Saturday, December 03, 2005

The Day After Yesterday

Well, I did some kind of weird stuff at the concert, like take short videos with our Kodak EasyShare from the balcony and write down all the set lists for both bands (the better to remember you with, my dears), but I enjoyed myself thoroughly. I was on the edge of my seat most of the time.

I went with my friends Paul and Stacy Petersen. They were excited about the concert as I was, and we bought our tickets pretty early. We were lucky, because it sold out in six weeks. We had a nice drive down, discoursing on many topics, and got some pizza on the way. I thought I was getting sick because of the weird taste in my mouth at dinner time, but it turns out it was the water in our pitcher. Somehow I don't find that reassuring. The parking lot was full, so we had to park at the high school next door. We walked out on the black-iced blacktop and slid into our seats right on time, just as the head honcho of the theater introduced the first act, Andrew Bird.

Andrew Bird is quite stunning live. You have never seen anything like him, I tell you. He was a scarecrow in a three-piece suit, and he still looked like his thin legs shouldn't support his weight. His hair flew around when he shook his head in time to his music. He gestured with his violin bow, not like a conductor, but like a fiery orator stabbing his finger into your chest to convince you otherwise. And that wasn't even the music.

Paul says he sounds like Beck, but with a good voice. Here is how you do that: He starts a groove pizzicato on his violin, then sends it looping, then another one and loop. His drummer comes in and starts an awesome beat, then he starts whistling pure notes and playing the glockenspiel at the same time. A few times through the loop, then he starts singing and playing the electric guitar. Later, the drummer starts playing a keyboard with his left hand. You just won't believe it if you don't see it.

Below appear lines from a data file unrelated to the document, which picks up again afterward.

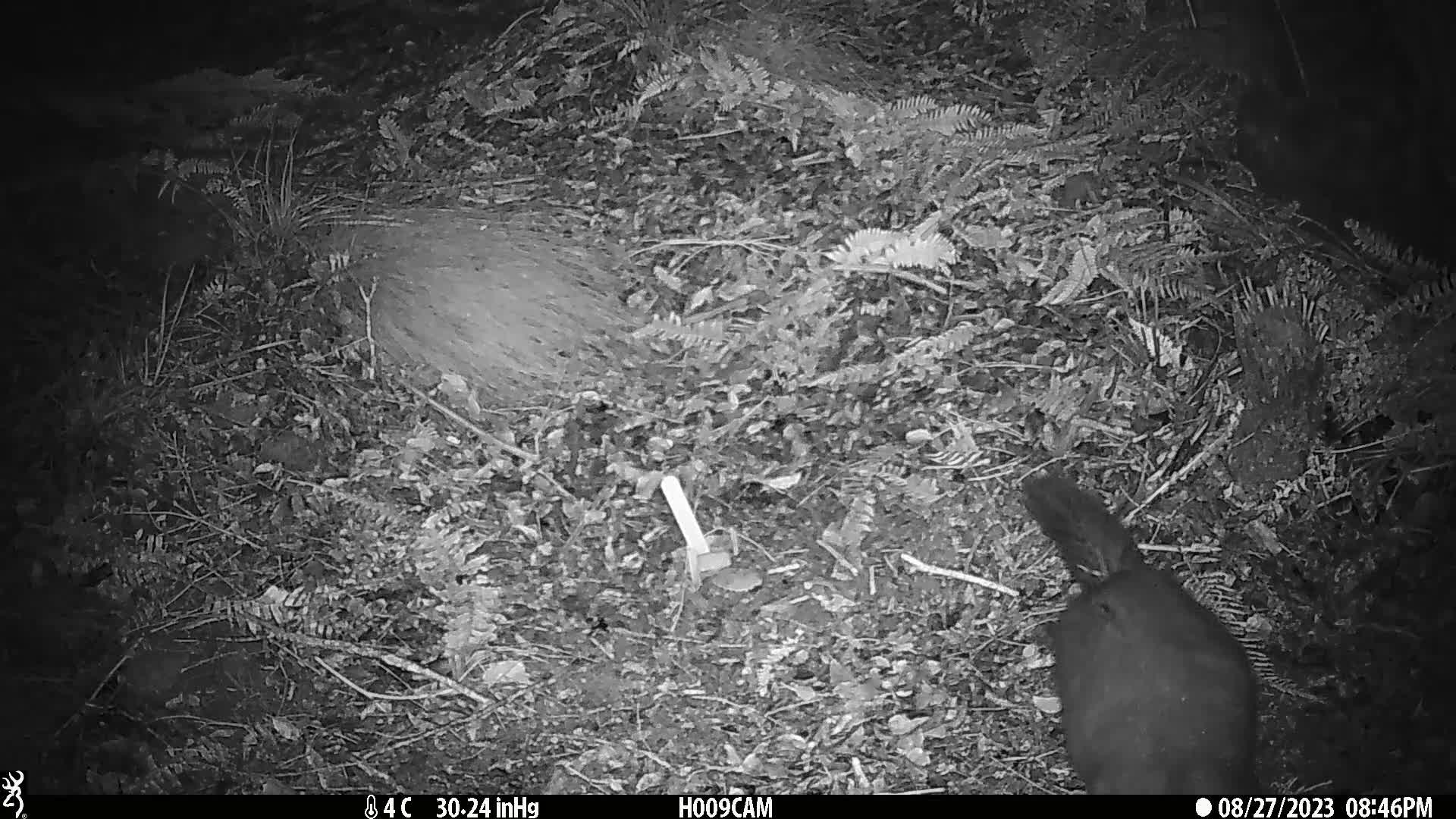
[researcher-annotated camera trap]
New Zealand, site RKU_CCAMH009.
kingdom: Animalia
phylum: Chordata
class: Mammalia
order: Diprotodontia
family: Phalangeridae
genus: Trichosurus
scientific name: Trichosurus vulpecula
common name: common brushtail possum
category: possum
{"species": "possum (common brushtail possum) (Trichosurus vulpecula)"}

He is on the Live Music Archive, so you can listen to tons of his music. His album, The Mysterious Production of Eggs is very different from the live shows and can be heard in its entirety at the link. And I just found something awesome: a live video of a concert he did in May 2005. I managed to get it running ok at 56K in IE (I have 256k DSL and would prefer Firefox, but this is what I got to work) so you will probably need a true 500K connection to see it well. So you can see for yourself; the drummer is in that one.

The song of the night was probably "Capital I". I have heard a lot of runs of this song, but that one was incredible. It will only see the light of day in concert because the lyric, "We all live in a capital I," is from a song on Sesame Street ("Capital I" is about why kids are so mean to each other, and the answer turns out to be something like the number 1, Isolation, Independence, and I; maybe a religious person would add Iniquity). If you listen to his live shows, listen to that and you will see how arresting it is. He played a new song too, "Plasti-cities", that I'll call second best. It was very human, about the power of art and song against the dehumanizing marketing and consumerism of modern Plastic society (at least, that's what I took from it; I only heard it once). It was catchy, and, for a song lionizing art, more free from the arted-up filigree than some of his songs from his latest album.

In "Why" he did something very interesting; I never imagined it while I was listening to the live concerts on the Archive. He played this part in the song very strangely, like not with the loop or in rhythm or in tune; he is a sort of twitchy artist live, but this looked like he was totally nuts, like he was really frustrated and barely able to handle himself. So right in the middle of the song, he does this sort of dialogue where he says, for the audience, "Why'd you do that?" Then he answers for himself, nervously: "Why'd I do what? I'm just standing here, you know." And so on, listen to this to hear what one is like (incidentally, "Why" is also in the video I linked above). It was like an Andy Kaufman joke where you can't be quite sure if he's pulling your chain. The more I thought about it, the funnier it was.

He finished his set, took a bow, and then quickly dismantled so Nickel Creek could come on. Paul and I used the facilities, then headed back in.

They dimmed the lights once, then dimmed them down all the way. I'd just finished telling Paul that they would probably be introduced (Andrew Bird had gotten an introduction last time). But instead Nickel Creek all came out together. The cheering was electric, so loud. I hope they felt like rock stars. I really think my voice wasn't very loud because I had yelled it out the other day. But I clapped with the best of them.